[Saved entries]
_ _ _ _ _
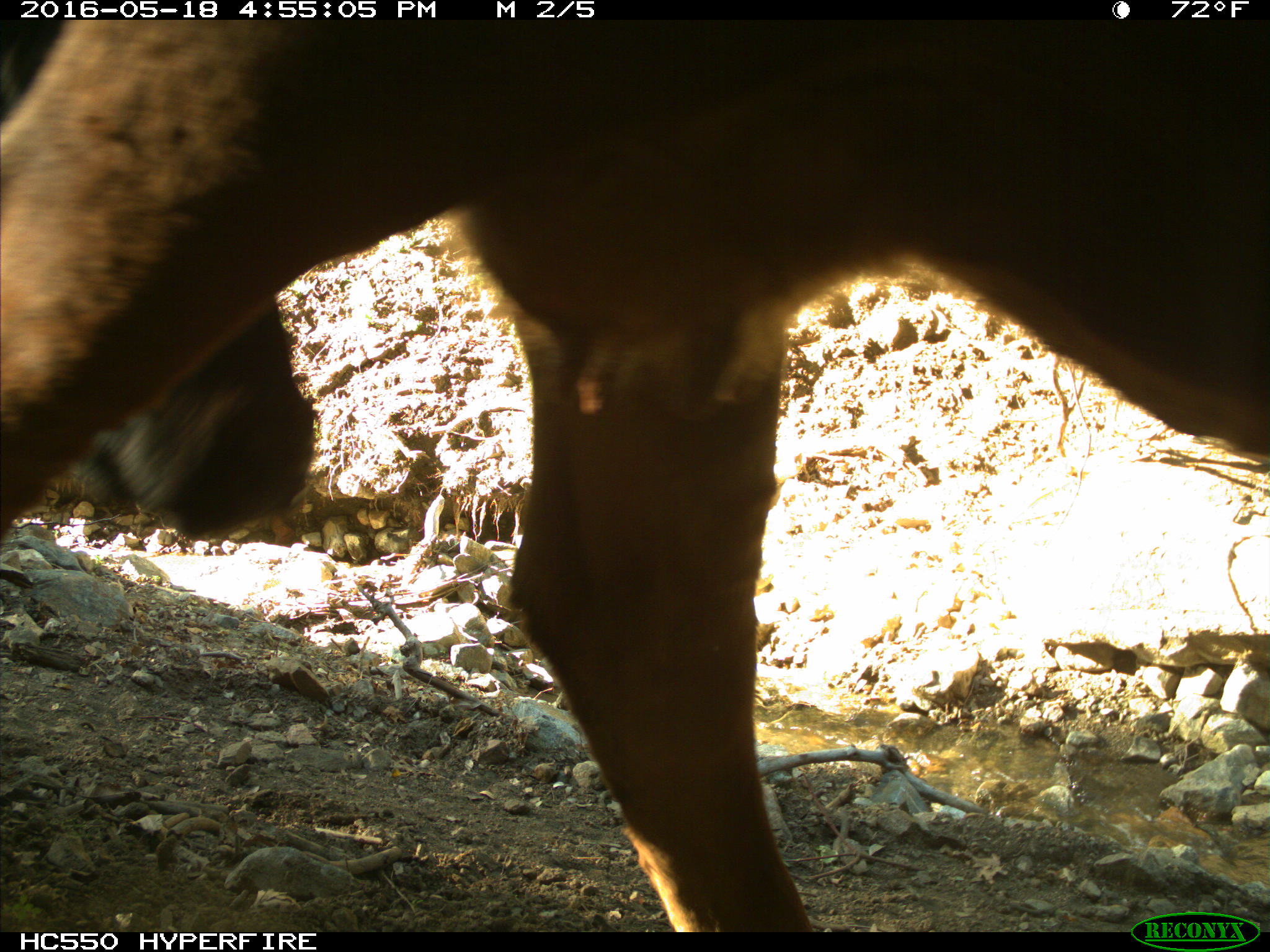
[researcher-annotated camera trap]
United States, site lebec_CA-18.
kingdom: Animalia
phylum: Chordata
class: Mammalia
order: Artiodactyla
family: Bovidae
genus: Bos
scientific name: Bos taurus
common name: domestic cow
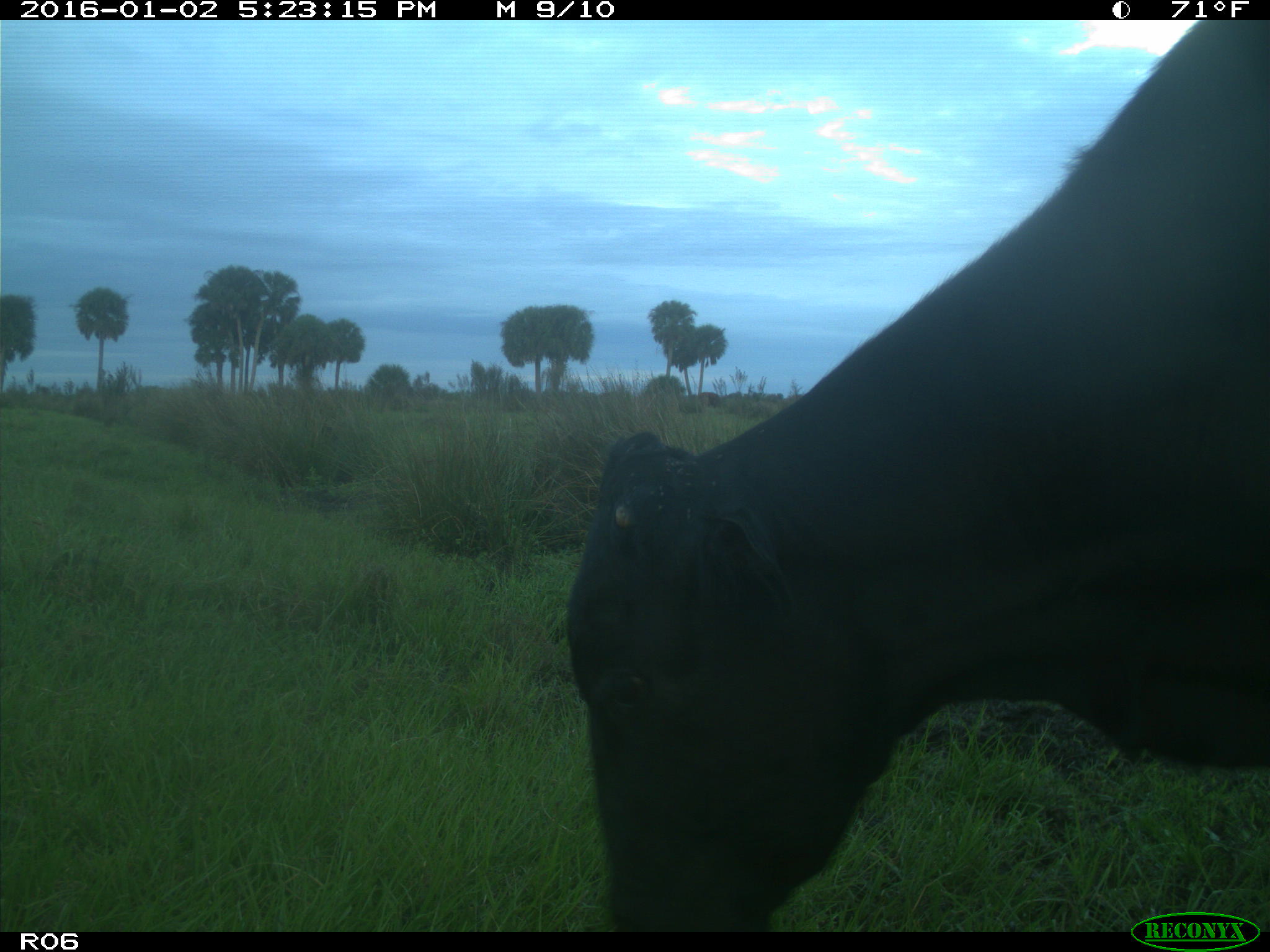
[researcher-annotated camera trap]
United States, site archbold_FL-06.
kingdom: Animalia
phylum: Chordata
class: Mammalia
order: Artiodactyla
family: Bovidae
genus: Bos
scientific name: Bos taurus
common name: domestic cow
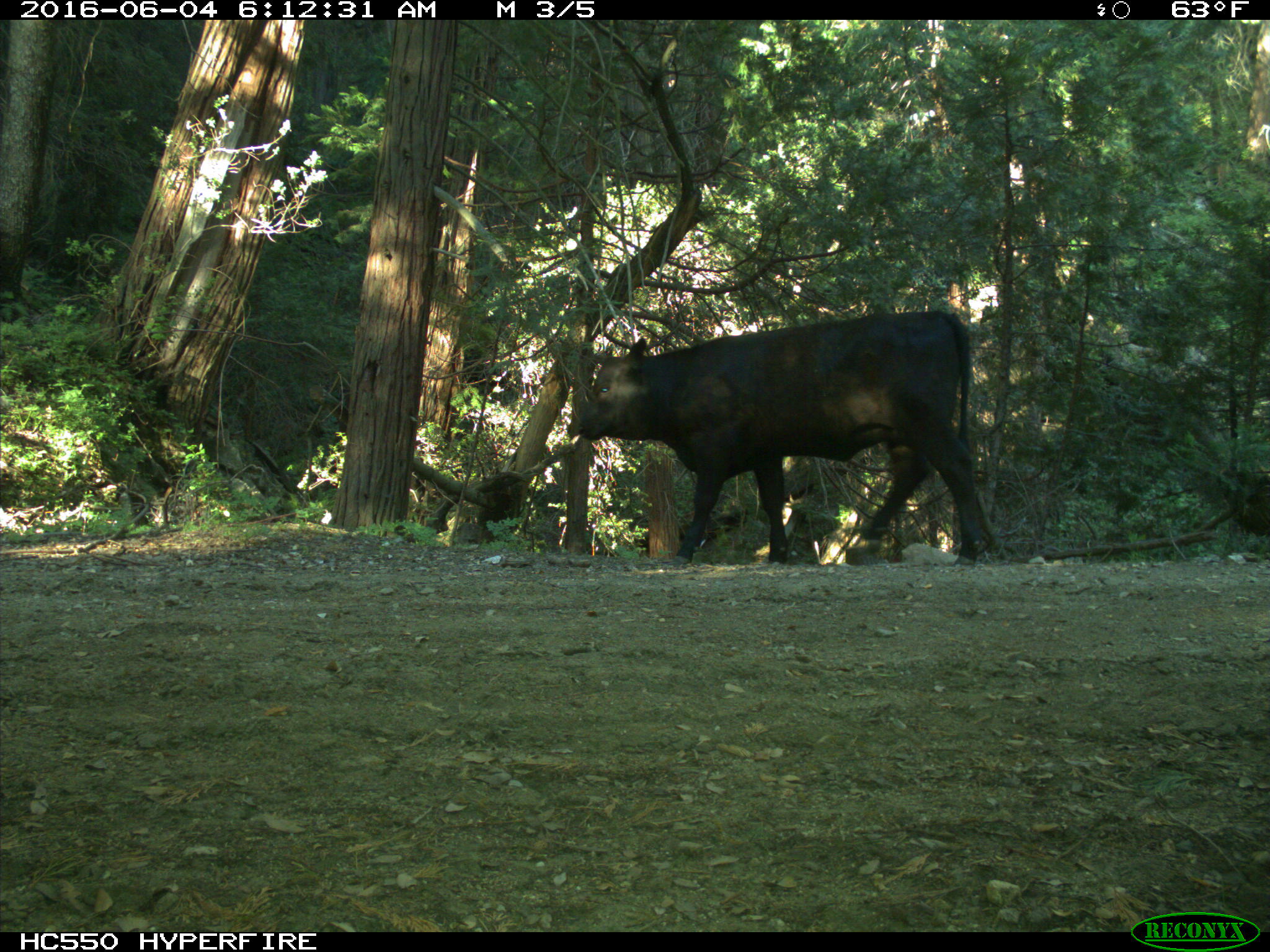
_ _ _ _ _
Your answer must be a copy of every line in the data above that holds the string "States".

United States, site lebec_CA-18.
United States, site archbold_FL-06.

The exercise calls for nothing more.